Excerto do documento:
________________________

Maria João e Mário Laginha

Dia 7 de Setembro, de borla no Casino do Estoril.

O cenário previsto no Casino Estoril para o próximo dia 7 (quinta-feira) é de casa cheia, e não é de surpreender. Poder escutar mais uma vez as delícias musicais de Mário Laginha, acompanhadas das acrobacias vocais de Maria João, é sempre uma ocasião que não se rejeita facilmente. Mais para mais quando ela nos é oferecida (um cavalo com “dentes de ouro”). E é legitima a atenção que o público de terras lusas (e não só) dedica ao duo jazzistico português mais conhecido e reputado internacionalmente (infelizmente é difícil não fazer uso da “cotação internacional” para ajudar a sublinhar a importância de alguém em Portugal, mas talvez a humildade de admitirmos a nossa pequenez seja a chave para dela sair. Fica em boa fé).

Cito rapidamente duas notícias sobre os mesmos:

Maria João nomeada para Prémio Europeu de Jazz
(in www.mariajoao.org)

“Maria João é uma das nomeadas pelo júri do Austrian Music Office (AMO) para o Prémio Europeu de Jazz 2006, que distingue os nomes que mais se destacaram internacionalmente no panorama do jazz. Os outros nomeados são o cantor britânico Jamie Cullum e o pianista sueco Bobo Stenson. A selecção e entrega do prémio acontece em Viena no próximo dia 1 de Dezembro.”

Mário Laginha vence Grande Prémio SPA-Millennium BCP
(in www.mariolaginha.org)

“O pianista e compositor foi o vencedor da primeira edição do Grande Prémio SPA-Millennium bcp. O galardão foi criado para distinguir autores que representem a qualidade e a capacidade de inovar, contribuindo para o enriquecimento do nosso património cultural e artístico e para o prestígio internacional de Portugal.”

Mas a razão que nos leva dia 7 “a correr” para ouvir Maria João e Mário Laginha não está obviamente nos prémios acima mencionados. Não, mesmo nada. Está algures no sinal captado quando ouvimos a sua música. Experimento “decompor” a composição musical deste duo.

Ele

Responsável pela composição de praticamente todo o arranjo musical dos temas. É difícil tecer preferências entre os prodígios criados pelos dedos deste músico compositor: se martelando um teclado branco e preto ou de lápis empunhado sobre uma folha de papel pautada.

Mário Laginha parece acumular dentro de si uma inesgotável fonte de inspiração musical que lhe permite jogar com qualquer composição instrumental como um refinado chefe de cozinha com os mais variados ingredientes. Perante uma formação de jazz mais simples ou mais composta, perante uma formação rítmica standard ou mais rica “etnicamente”, perante uma inteira orquestra clássica ou um único piano, o músico compõe bases temáticas de uma forma genialmente criativa, misturando influências rítmicas e harmónicas oriundas do jazz, música africana, oriental, sul americana, da clássica, um pouco de pop e de tudo o mais que lhe vier em mente. Tempera-as de seguida com melodias que flúem contínuas entre momentos simples com um carácter mais intimista e desenhos rápidos e articulados que enchem o tema de cor e vida. Tudo misturado, se for preciso, numa só música, qual delicioso prato multi-étnico.

________________________

Registos do exercício:
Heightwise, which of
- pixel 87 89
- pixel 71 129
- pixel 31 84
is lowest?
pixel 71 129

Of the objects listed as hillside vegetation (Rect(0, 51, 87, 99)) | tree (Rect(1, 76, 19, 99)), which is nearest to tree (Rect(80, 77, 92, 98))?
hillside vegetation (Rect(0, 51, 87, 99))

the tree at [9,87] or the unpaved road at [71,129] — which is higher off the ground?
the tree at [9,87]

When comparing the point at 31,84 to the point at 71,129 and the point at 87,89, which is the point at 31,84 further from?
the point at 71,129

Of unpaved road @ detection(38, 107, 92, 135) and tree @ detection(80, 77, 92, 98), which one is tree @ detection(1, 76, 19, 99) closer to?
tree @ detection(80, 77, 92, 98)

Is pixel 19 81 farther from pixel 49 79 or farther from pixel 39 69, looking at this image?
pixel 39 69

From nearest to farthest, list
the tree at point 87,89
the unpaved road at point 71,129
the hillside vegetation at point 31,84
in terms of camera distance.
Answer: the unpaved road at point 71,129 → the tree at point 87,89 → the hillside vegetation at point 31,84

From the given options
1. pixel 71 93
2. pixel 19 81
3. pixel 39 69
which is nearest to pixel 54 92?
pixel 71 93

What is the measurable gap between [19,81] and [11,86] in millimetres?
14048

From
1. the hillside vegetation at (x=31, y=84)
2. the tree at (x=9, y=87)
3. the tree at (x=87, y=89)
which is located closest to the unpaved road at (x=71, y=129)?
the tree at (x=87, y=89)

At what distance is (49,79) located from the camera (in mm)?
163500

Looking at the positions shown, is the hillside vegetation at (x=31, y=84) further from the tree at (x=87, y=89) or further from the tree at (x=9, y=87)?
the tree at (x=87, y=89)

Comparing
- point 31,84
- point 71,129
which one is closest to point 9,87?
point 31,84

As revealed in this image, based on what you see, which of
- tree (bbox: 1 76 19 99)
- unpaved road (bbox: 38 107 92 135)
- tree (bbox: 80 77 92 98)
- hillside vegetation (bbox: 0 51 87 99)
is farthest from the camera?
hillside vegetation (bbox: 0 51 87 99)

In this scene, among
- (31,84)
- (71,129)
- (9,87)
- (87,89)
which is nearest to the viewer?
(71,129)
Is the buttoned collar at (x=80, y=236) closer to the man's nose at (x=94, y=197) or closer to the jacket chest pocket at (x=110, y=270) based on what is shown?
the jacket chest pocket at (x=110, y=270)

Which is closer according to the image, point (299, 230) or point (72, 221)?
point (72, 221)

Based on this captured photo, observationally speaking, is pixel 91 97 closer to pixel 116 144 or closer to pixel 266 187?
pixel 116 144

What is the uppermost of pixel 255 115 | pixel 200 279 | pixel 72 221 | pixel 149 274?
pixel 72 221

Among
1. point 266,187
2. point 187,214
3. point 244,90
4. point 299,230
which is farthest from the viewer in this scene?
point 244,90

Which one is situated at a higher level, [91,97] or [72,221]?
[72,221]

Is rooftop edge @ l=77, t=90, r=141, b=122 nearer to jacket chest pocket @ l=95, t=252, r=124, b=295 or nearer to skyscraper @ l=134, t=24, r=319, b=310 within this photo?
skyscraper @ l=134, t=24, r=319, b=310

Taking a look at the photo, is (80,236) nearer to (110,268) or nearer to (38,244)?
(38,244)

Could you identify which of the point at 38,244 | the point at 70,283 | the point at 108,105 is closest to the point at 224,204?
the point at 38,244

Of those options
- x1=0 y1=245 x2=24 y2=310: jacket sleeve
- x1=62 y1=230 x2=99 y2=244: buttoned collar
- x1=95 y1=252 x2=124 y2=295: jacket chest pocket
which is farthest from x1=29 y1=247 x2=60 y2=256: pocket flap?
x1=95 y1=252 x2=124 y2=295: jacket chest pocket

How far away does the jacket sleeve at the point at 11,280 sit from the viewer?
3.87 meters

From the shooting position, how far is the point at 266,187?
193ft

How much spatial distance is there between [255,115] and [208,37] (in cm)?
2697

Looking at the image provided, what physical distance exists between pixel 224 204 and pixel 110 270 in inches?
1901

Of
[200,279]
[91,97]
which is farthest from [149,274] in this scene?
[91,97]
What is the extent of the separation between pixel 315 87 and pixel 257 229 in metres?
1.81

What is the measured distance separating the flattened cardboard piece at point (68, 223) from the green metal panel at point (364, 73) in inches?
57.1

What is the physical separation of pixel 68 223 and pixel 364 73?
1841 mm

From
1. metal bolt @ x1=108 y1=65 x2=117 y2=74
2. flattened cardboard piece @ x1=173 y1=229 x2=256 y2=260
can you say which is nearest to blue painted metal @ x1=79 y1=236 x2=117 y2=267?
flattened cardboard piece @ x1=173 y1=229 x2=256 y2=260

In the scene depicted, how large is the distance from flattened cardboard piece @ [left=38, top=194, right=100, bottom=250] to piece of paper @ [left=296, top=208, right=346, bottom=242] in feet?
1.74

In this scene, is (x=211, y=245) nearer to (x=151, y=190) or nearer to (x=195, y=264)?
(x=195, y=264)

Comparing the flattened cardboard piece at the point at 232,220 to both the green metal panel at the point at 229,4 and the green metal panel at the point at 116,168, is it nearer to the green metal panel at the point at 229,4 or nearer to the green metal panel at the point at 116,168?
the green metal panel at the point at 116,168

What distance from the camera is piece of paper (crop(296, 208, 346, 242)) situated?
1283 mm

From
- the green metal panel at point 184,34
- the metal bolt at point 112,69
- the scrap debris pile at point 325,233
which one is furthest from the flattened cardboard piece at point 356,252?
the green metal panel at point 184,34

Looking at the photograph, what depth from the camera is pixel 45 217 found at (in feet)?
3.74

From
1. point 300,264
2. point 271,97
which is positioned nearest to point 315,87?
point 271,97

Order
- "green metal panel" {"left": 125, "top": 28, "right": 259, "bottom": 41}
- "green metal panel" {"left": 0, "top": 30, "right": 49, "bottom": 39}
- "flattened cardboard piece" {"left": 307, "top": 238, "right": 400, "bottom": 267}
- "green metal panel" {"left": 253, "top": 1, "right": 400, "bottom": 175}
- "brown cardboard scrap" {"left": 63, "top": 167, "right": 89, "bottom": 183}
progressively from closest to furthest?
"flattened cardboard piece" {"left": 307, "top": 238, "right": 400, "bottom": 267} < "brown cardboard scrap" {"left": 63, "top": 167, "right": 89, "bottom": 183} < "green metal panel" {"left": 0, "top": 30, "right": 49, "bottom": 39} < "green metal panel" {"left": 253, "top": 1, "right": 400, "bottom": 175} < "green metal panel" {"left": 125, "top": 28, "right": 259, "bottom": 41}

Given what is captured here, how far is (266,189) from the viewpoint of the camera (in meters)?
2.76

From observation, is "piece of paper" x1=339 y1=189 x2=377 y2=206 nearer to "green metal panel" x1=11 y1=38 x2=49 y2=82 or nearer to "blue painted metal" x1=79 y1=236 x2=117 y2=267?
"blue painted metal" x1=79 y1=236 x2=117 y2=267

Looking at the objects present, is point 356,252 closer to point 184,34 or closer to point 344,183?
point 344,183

________________________

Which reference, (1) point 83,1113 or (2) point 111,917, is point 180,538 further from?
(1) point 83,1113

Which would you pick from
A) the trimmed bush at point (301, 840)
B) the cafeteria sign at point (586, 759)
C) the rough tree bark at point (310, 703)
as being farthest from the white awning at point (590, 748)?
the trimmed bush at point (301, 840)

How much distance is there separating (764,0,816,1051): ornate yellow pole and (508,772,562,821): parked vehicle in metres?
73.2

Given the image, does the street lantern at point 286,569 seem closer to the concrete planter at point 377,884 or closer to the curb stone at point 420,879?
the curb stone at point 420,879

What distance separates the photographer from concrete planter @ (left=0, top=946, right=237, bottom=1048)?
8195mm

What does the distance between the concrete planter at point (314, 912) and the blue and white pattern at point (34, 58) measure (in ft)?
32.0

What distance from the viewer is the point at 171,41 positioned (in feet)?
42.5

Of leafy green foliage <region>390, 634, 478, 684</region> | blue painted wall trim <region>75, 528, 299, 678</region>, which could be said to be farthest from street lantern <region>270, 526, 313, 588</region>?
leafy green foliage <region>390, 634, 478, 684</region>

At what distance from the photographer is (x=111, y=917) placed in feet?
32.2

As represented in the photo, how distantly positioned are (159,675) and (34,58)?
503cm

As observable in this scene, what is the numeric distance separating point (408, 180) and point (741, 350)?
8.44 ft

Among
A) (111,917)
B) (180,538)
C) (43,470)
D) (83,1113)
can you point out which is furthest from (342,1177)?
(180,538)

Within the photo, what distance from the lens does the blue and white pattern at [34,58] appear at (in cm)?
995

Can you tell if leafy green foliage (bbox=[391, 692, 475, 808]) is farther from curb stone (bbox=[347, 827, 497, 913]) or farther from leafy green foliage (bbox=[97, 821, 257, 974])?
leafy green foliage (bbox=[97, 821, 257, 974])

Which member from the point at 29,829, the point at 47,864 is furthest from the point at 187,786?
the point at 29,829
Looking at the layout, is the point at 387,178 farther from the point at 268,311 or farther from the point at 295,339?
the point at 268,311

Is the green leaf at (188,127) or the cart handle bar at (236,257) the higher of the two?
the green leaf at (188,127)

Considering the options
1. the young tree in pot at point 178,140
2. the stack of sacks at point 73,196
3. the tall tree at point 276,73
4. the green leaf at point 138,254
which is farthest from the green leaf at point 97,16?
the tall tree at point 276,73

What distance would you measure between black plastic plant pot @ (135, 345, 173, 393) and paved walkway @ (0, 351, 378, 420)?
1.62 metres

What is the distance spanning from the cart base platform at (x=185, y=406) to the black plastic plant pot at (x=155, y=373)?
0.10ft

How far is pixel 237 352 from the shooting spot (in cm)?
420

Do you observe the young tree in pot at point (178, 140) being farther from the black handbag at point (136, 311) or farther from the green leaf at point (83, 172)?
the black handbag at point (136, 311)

________________________

Conjunto de tarefas:
• 1. Filtra os registos e copia todas as linhas em que apareça a palavra "does".
• 2. Dá continuidade ao texto sobre o duo Maria João e Mário Laginha, começando logo a seguir à última frase apresentada.

Respostas por ordem:
• 1.
How far away does the jacket sleeve at the point at 11,280 sit from the viewer?
Given the image, does the street lantern at point 286,569 seem closer to the concrete planter at point 377,884 or closer to the curb stone at point 420,879?
What does the distance between the concrete planter at point (314, 912) and the blue and white pattern at point (34, 58) measure (in ft)?
Within the photo, what distance from the lens does the blue and white pattern at [34,58] appear at (in cm)?

• 2.
Com todos estes ingredientes e utensílios, o nosso gourmet cozinha de tudo: canções românticas, alegres, melancólicas, swings jazzisticos, temas instrumentais complexos, fugas barrocas, épicos sinfónicos, danças tribais, canções-dança de raiz popular. E mais se queira mais se inventa…

Depois arregaça as mangas e suja as mãos na comida. O virtuosismo técnico destacado nas passagens mais velozes e articuladas é indiscutível e dispensa comentários. Mas o que fica marcado são as formas inventivas em que o nosso artista mete a sua criatividade ao volante do seu virtuosismo. Melodias e solos improvisados, que parecem nascer de um universo criativo racionalmente apaixonado (ou apaixonadamente racional, se se preferir!) alternam-se a motivos rítmicos geralmente rápidos e repetidos em loop que usa frequentemente na sua música e com os quais exibe o piano quase como “instrumento de percussão” ao lado da secção rítmica. Escrita ou improvisada, a música de ML manifesta com toda a clareza a genialidade com que articuladamente cozinha as suas ideias musicais.

Mário, le chef.

Ela

Escreve os textos. E depois canta-os. Não faz sentido comentar os temas escolhidos por cada artista (ou cada pessoa em geral), cada um pensa (pelo menos até certo ponto!) no que lhe apetece, mas faz muito sentido apreciar a forma como habilmente constrói as suas histórias, as suas personagens, oriundas de distantes pontos do globo e mundos inexistentes, as suas poesias em que disserta sentimentos sentidos ou imaginados. Palavras que servem de guião num filme representado com a voz.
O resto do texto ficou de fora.